In prior years, parents would volunteer to bring students back to the school in their cars if guardians didn’t show up at the zoo to pick them up.
But the carpooling was described as an “unaddressed compliance issue,” and was brought up during the meeting Thursday.
“It was the neighborly thing to do, but not the wisest thing to do, given the climate of the city,” Bartlett told The Lens.
Now, parents have to sign a consent form that Bartlett presented to the committee Thursday.
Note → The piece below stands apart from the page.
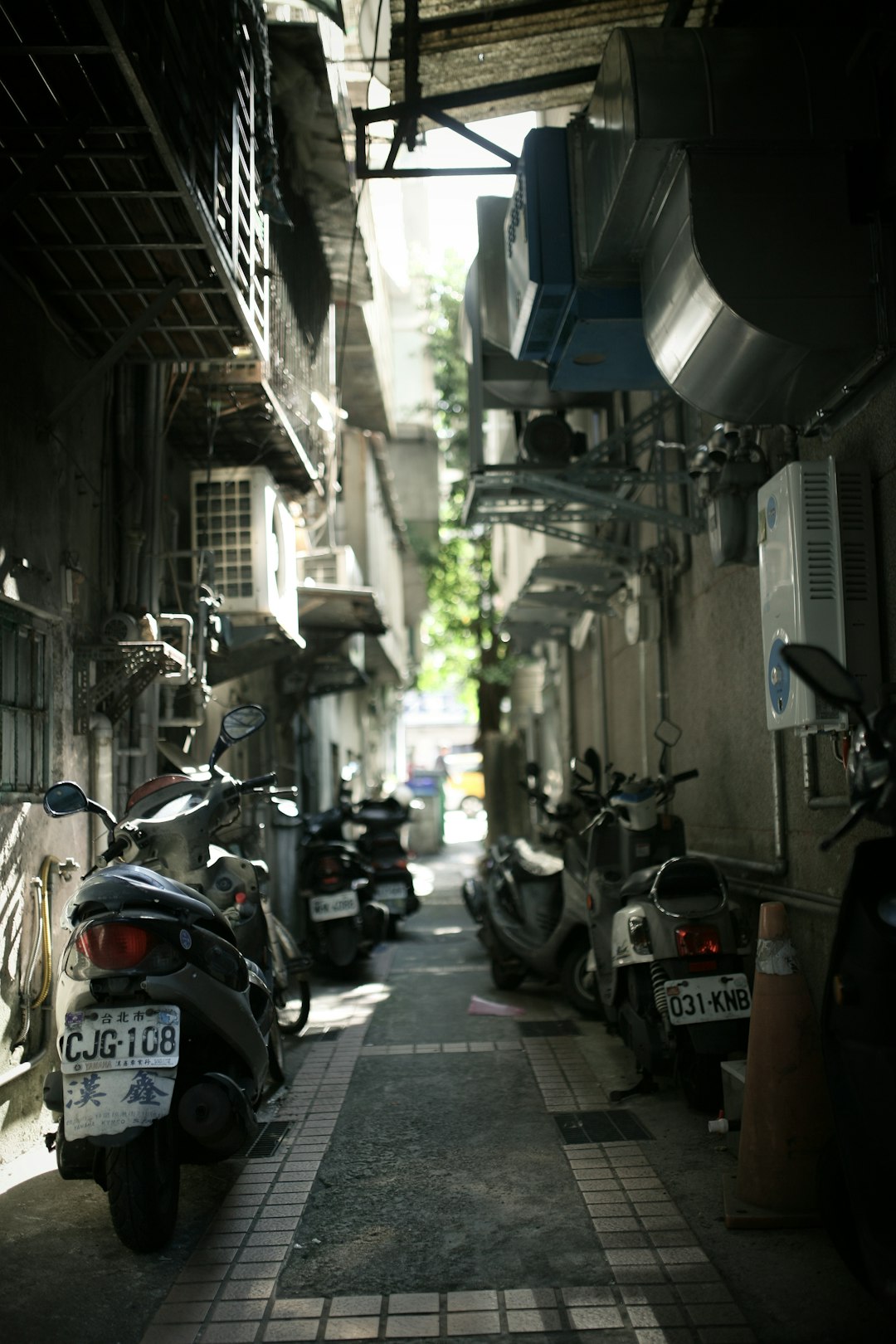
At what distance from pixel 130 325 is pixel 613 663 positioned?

The form states that “under ordinary circumstances” students will walk back to the Patton Street campus from the zoo, supervised by a Lycee staff member, if parents don’t pick up their kids at the zoo first.
On days of inclement weather, the form asks for children to have permission to take the RTA bus or the Audubon Zoo Shuttle with a staff member to get back to the school.
At the meeting, board member Alysson Mills called Bartlett’s solution “excellent problem solving.”
In a separate action, Mills also mentioned that there was no official policy on public comment during board meetings.
After some discussion, the committee decided to bring up the issue at the next board meeting, and ask the public their thoughts on good procedures for public comment.
“A proper board has a good public comment policy to rely on so they don’t change the rules every time,” Mills said.
State law says that school boards “shall allow public comment at any meeting of the school board prior to taking any vote.”
The law specifically says the comment period has to come before each agenda item on which the board will take a vote.
Earlier this year, the New Beginnings Schools Foundation , which operates several charter schools, received a “notice of concern” from the state Department of Education for ignoring that provision of the law.
Aside from Mills and Bartlett, Ben Castoriano, Joseph Hugg and Michael Higgins were at the meeting.